そんな米国が第二次世界大戦後に起こして来たさまざまな戦争において、日本人が血を流さないで済んで来たのは、憲法九条のおかげです。米国が、「イラクに行くぞ!」「アフガニスタンに行くぞ!」とかけ声をかけても、日本は「憲法九条があるから行けない」と断ることが出来たのです。 日本では、総会屋にお金を渡すことが法律で禁止されていますが、これはお金を渡すことそのものが悪いから禁止されているのではなく、会社側が総会屋からお金を請求された時に「違法だから渡せない」と言い訳が出来るように作られた法律なのです。 つまり、憲法九条は(のび太である)日本が(ジャイアンである)米国に向かって、「手伝いたい気持ちはやまやまなんだけれども、憲法九条があって手伝えないんだ」と断る、格好の「歯止め」の役割を果たして来たのです。 今回の閣議決定は、その「歯止め」を外すことになります。一度この「歯止め」を外せば、元に戻すことは出来ません。
これもまたわかりやすい。
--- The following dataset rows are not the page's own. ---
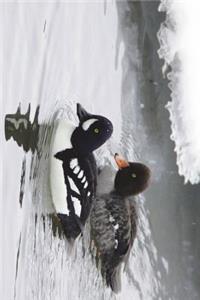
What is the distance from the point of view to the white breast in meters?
0.68

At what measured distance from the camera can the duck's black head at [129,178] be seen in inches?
29.1

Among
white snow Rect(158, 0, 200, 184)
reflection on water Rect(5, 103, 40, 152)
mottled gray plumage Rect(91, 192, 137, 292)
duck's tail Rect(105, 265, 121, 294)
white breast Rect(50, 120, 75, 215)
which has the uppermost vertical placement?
white snow Rect(158, 0, 200, 184)

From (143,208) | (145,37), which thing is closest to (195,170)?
(143,208)

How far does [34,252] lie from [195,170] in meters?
0.36

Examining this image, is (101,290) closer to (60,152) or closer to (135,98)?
(60,152)

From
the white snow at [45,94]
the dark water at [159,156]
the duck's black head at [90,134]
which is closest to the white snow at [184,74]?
the dark water at [159,156]

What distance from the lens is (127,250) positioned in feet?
2.59

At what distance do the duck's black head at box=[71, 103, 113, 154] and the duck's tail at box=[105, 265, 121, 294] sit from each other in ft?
0.57

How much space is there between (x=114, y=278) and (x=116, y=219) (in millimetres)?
84

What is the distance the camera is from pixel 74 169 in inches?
26.9

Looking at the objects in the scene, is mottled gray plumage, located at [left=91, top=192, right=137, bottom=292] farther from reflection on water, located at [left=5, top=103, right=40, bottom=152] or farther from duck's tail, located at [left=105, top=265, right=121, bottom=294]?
reflection on water, located at [left=5, top=103, right=40, bottom=152]

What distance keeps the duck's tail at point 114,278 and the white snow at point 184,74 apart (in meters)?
0.23

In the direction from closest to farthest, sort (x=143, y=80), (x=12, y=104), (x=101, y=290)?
(x=12, y=104)
(x=101, y=290)
(x=143, y=80)

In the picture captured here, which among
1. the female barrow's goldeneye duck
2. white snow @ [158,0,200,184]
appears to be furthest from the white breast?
white snow @ [158,0,200,184]
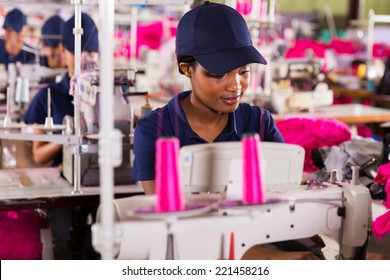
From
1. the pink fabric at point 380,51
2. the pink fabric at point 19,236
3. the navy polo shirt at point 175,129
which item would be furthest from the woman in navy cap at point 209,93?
the pink fabric at point 380,51

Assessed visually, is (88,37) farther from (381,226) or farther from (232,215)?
(232,215)

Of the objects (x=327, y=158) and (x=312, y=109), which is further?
(x=312, y=109)

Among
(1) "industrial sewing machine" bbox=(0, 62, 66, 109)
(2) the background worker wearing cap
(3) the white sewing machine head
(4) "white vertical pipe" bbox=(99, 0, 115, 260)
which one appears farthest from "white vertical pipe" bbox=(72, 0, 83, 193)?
(2) the background worker wearing cap

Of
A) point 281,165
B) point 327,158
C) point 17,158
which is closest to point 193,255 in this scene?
point 281,165

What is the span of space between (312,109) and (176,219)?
3345mm

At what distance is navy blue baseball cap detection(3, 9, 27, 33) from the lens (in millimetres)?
5121

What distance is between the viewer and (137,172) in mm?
2174

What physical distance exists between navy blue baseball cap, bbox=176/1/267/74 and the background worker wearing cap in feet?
11.0

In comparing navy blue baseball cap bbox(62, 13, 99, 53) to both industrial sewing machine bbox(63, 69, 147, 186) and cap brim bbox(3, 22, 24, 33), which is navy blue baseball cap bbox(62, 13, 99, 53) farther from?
cap brim bbox(3, 22, 24, 33)

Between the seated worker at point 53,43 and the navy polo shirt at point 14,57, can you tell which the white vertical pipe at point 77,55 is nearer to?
the seated worker at point 53,43

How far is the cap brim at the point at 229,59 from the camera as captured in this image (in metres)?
1.98

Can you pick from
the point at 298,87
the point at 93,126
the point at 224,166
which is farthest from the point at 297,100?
the point at 224,166
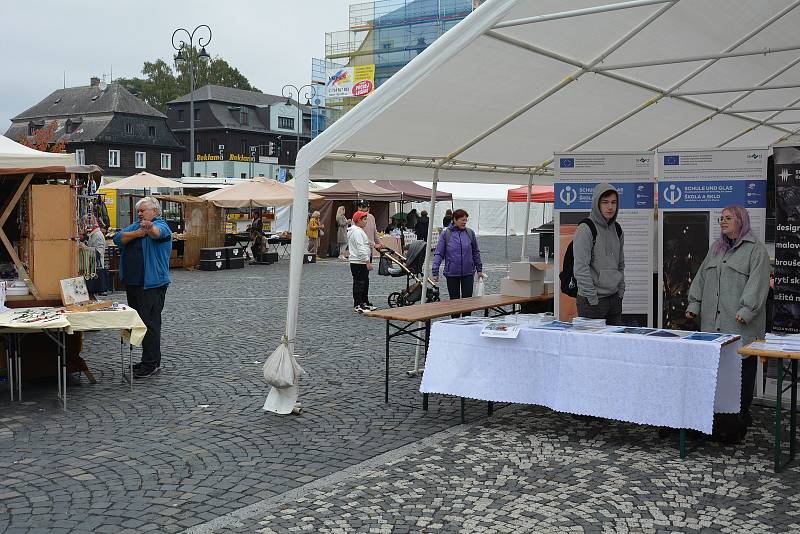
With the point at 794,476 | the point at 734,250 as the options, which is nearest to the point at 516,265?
the point at 734,250

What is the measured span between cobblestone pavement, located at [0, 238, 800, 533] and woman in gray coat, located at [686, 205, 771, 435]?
764 millimetres

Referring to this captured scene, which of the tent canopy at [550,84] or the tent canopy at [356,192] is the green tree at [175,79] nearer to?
the tent canopy at [356,192]

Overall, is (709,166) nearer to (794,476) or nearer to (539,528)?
(794,476)

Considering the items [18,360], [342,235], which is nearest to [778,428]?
[18,360]

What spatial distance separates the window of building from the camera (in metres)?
82.8

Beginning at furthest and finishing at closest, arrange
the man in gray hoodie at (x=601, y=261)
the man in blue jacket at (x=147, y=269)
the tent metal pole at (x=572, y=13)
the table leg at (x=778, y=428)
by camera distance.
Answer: the man in blue jacket at (x=147, y=269), the man in gray hoodie at (x=601, y=261), the tent metal pole at (x=572, y=13), the table leg at (x=778, y=428)

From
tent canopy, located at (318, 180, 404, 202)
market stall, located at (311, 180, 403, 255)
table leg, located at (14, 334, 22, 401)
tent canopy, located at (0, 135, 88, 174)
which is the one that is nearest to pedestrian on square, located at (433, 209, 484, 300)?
tent canopy, located at (0, 135, 88, 174)

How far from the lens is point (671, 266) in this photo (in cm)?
797

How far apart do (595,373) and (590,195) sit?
2.63 m

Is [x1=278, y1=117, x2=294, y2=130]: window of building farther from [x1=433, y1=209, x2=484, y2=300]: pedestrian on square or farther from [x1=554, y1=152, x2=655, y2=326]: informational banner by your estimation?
[x1=554, y1=152, x2=655, y2=326]: informational banner

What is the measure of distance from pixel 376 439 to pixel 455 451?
2.19 feet

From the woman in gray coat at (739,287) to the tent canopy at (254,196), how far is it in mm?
17071

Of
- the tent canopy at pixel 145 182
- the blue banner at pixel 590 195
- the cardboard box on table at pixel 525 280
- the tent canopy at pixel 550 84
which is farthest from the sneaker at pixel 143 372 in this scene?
the tent canopy at pixel 145 182

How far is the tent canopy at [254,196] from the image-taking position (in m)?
22.8
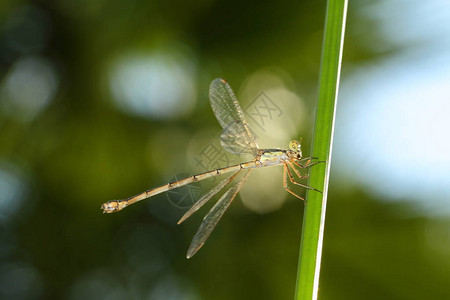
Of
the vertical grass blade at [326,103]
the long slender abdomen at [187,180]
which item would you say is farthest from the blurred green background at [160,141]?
the vertical grass blade at [326,103]

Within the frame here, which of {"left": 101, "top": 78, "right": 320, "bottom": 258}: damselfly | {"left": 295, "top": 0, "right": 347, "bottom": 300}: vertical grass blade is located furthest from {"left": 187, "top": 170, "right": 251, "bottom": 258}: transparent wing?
{"left": 295, "top": 0, "right": 347, "bottom": 300}: vertical grass blade

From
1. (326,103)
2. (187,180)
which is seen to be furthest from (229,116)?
(326,103)

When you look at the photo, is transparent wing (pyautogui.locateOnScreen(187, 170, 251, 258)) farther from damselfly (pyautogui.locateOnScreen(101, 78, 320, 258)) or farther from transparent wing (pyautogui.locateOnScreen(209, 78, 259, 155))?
transparent wing (pyautogui.locateOnScreen(209, 78, 259, 155))

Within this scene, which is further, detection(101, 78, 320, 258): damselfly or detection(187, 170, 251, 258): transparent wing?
detection(101, 78, 320, 258): damselfly

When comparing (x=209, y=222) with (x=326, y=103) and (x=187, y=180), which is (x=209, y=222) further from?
(x=326, y=103)

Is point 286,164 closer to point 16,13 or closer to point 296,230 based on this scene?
point 296,230

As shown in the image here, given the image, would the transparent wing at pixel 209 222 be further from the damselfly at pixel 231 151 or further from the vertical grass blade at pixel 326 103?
the vertical grass blade at pixel 326 103

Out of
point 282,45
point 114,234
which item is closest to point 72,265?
point 114,234

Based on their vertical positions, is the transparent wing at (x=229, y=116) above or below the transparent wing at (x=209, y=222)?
above
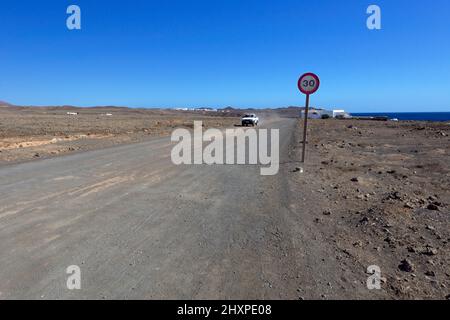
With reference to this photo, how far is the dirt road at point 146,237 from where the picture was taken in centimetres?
401

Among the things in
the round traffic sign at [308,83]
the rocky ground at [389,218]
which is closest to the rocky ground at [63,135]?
the round traffic sign at [308,83]

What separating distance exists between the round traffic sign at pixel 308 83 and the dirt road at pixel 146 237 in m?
3.99

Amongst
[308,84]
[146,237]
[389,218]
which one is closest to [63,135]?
[308,84]

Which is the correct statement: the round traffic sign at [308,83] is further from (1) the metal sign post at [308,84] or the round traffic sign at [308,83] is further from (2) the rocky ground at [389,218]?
(2) the rocky ground at [389,218]

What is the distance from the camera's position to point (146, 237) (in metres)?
5.46

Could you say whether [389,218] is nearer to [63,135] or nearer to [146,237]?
[146,237]

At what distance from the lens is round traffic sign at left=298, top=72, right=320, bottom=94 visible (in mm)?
12547

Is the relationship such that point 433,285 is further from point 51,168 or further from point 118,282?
point 51,168

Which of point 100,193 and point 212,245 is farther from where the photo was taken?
point 100,193

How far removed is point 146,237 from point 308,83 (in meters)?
8.84

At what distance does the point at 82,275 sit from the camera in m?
4.22

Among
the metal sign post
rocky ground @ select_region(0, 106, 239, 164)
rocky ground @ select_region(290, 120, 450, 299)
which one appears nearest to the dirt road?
rocky ground @ select_region(290, 120, 450, 299)
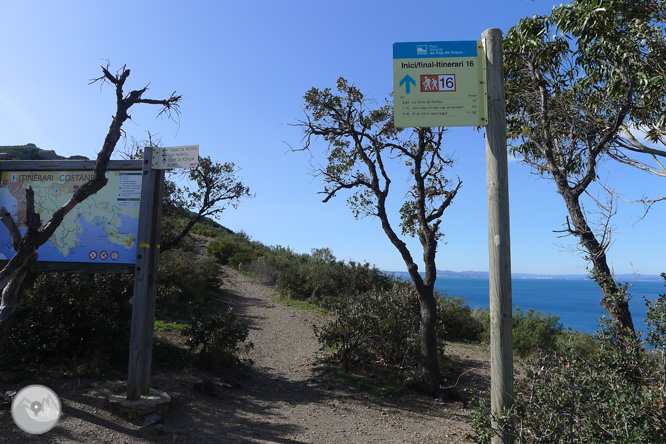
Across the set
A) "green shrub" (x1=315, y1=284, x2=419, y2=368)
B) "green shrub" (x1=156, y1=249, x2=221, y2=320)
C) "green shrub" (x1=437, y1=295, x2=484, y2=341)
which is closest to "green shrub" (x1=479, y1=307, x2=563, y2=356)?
"green shrub" (x1=437, y1=295, x2=484, y2=341)

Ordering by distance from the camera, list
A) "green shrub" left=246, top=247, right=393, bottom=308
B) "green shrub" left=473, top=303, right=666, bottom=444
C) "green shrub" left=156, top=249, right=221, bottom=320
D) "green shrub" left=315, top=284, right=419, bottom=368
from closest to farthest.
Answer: "green shrub" left=473, top=303, right=666, bottom=444
"green shrub" left=315, top=284, right=419, bottom=368
"green shrub" left=156, top=249, right=221, bottom=320
"green shrub" left=246, top=247, right=393, bottom=308

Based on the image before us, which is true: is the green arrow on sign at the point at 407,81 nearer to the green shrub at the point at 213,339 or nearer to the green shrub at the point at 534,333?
the green shrub at the point at 213,339

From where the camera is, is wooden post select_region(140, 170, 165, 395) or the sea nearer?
wooden post select_region(140, 170, 165, 395)

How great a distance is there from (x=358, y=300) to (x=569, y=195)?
15.2 ft

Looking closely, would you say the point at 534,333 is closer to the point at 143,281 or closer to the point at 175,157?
the point at 143,281

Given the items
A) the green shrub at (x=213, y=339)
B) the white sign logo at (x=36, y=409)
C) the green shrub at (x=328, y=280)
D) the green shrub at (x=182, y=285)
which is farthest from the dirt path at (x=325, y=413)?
the green shrub at (x=328, y=280)

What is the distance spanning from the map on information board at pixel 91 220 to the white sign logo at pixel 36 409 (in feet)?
5.48

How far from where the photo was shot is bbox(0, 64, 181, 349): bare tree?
3.68m

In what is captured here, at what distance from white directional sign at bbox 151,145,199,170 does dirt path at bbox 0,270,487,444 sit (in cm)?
307

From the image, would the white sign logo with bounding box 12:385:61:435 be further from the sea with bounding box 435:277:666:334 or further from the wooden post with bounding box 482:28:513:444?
the sea with bounding box 435:277:666:334

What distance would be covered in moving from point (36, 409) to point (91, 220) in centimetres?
237

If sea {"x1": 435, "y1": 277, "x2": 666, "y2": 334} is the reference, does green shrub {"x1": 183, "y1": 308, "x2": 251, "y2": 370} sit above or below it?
above

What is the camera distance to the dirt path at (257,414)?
490 centimetres

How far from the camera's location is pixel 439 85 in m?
3.24
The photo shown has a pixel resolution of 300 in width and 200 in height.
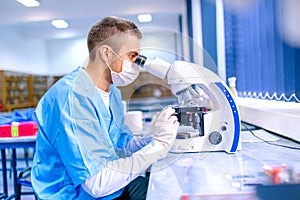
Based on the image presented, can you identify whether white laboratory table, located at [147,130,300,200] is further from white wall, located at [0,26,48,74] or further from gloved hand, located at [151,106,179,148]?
white wall, located at [0,26,48,74]

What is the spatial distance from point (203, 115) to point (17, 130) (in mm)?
1647

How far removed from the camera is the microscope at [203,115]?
1154 millimetres

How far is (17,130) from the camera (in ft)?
7.56

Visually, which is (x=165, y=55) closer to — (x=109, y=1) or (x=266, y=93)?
(x=266, y=93)

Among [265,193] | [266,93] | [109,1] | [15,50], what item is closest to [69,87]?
[265,193]

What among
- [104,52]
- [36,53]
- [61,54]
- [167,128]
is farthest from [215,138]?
[61,54]

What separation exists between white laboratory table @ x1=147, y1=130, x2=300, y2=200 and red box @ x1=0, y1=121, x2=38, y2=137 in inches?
59.8

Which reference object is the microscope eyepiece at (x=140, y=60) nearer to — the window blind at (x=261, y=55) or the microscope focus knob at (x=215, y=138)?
the microscope focus knob at (x=215, y=138)

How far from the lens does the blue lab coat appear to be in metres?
0.95

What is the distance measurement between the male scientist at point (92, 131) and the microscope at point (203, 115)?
87 millimetres

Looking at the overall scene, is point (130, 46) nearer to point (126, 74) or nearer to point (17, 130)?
point (126, 74)

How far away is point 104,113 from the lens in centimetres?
125

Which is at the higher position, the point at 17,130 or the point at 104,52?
the point at 104,52

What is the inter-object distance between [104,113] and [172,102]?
291 mm
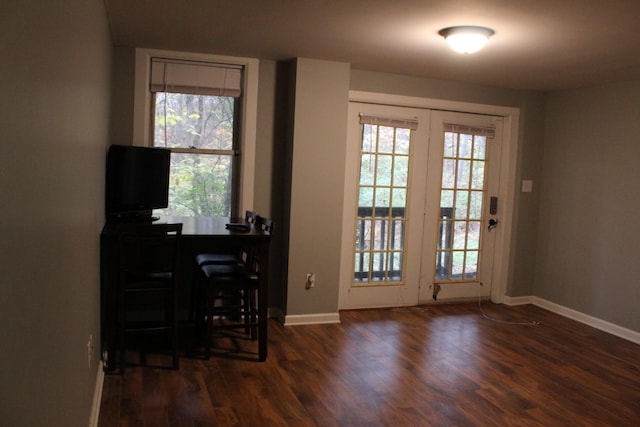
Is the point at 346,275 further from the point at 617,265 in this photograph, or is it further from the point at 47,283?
the point at 47,283

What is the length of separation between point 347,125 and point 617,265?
279 centimetres

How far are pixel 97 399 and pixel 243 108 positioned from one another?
8.64 ft

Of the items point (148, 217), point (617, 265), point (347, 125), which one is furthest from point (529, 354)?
point (148, 217)

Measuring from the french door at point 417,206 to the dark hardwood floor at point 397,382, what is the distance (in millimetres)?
659

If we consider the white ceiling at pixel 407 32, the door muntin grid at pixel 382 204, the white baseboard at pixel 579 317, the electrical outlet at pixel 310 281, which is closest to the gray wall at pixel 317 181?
the electrical outlet at pixel 310 281

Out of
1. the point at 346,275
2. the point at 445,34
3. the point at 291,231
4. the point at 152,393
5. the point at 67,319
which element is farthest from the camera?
the point at 346,275

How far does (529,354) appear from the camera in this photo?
415 centimetres

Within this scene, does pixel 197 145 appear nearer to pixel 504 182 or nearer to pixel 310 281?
pixel 310 281

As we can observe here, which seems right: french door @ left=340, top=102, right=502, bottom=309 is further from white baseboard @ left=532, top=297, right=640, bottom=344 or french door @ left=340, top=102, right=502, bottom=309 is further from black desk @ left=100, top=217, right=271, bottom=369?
black desk @ left=100, top=217, right=271, bottom=369

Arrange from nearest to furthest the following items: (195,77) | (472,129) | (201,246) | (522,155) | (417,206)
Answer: (201,246) → (195,77) → (417,206) → (472,129) → (522,155)

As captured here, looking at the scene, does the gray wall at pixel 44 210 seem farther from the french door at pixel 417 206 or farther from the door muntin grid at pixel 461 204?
the door muntin grid at pixel 461 204

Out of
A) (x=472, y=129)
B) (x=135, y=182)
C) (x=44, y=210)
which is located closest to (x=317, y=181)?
(x=135, y=182)

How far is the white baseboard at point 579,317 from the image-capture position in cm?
470

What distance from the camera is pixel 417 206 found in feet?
A: 17.5
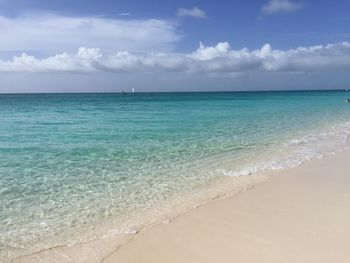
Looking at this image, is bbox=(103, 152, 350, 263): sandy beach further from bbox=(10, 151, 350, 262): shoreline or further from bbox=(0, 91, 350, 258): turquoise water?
bbox=(0, 91, 350, 258): turquoise water

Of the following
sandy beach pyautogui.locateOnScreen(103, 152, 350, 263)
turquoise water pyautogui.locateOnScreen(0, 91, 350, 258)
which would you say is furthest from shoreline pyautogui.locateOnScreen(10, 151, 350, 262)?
turquoise water pyautogui.locateOnScreen(0, 91, 350, 258)

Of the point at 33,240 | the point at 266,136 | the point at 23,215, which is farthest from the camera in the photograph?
the point at 266,136

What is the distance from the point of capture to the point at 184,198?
303 inches

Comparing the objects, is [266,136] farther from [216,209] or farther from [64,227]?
[64,227]

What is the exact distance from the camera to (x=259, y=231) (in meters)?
5.70

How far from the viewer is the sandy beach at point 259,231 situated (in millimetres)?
4934

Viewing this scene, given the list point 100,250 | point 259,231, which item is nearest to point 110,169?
point 100,250

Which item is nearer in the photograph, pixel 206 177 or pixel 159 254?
pixel 159 254

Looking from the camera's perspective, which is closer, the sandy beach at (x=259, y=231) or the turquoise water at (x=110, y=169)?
the sandy beach at (x=259, y=231)

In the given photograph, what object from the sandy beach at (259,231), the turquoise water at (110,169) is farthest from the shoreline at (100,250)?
the turquoise water at (110,169)

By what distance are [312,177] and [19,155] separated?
9.84 m

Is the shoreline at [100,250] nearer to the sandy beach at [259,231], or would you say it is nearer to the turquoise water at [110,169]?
the sandy beach at [259,231]

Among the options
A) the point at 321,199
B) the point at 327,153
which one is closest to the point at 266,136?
the point at 327,153

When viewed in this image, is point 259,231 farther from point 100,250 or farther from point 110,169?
point 110,169
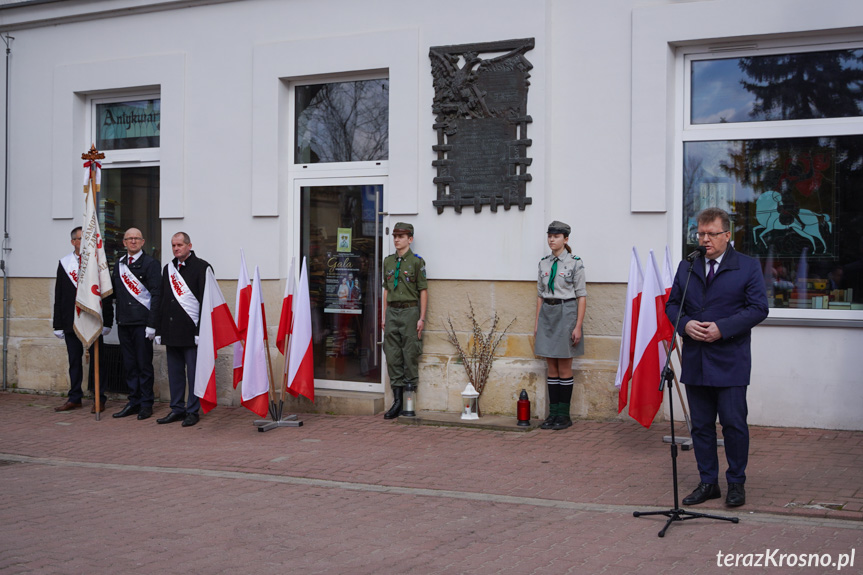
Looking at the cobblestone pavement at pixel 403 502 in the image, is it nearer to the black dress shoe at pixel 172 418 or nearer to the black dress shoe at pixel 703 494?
the black dress shoe at pixel 703 494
わかりやすいけれど、九条の意味が矮小化されていることも確か。十代や二十代の汚れを知らない青少年少女の感覚からすれば、あまりに姑息だと思われても仕方がない。まあ中島さんはそれを承知で、敢えてこのように書いたのだろうと思うけれど。 いずれにせよアナロジー。だって確かに集団的自衛権はわかりづらい。誰かに殴られそうになったら、誰だって腕などでこれを防ごうとする。つまり自衛。それは当たり前のこと。そこに権利がつくからややこしくなる。しかもここに個別的や集団的まで加わるのだから、現実的な感覚とはあまりに遊離する。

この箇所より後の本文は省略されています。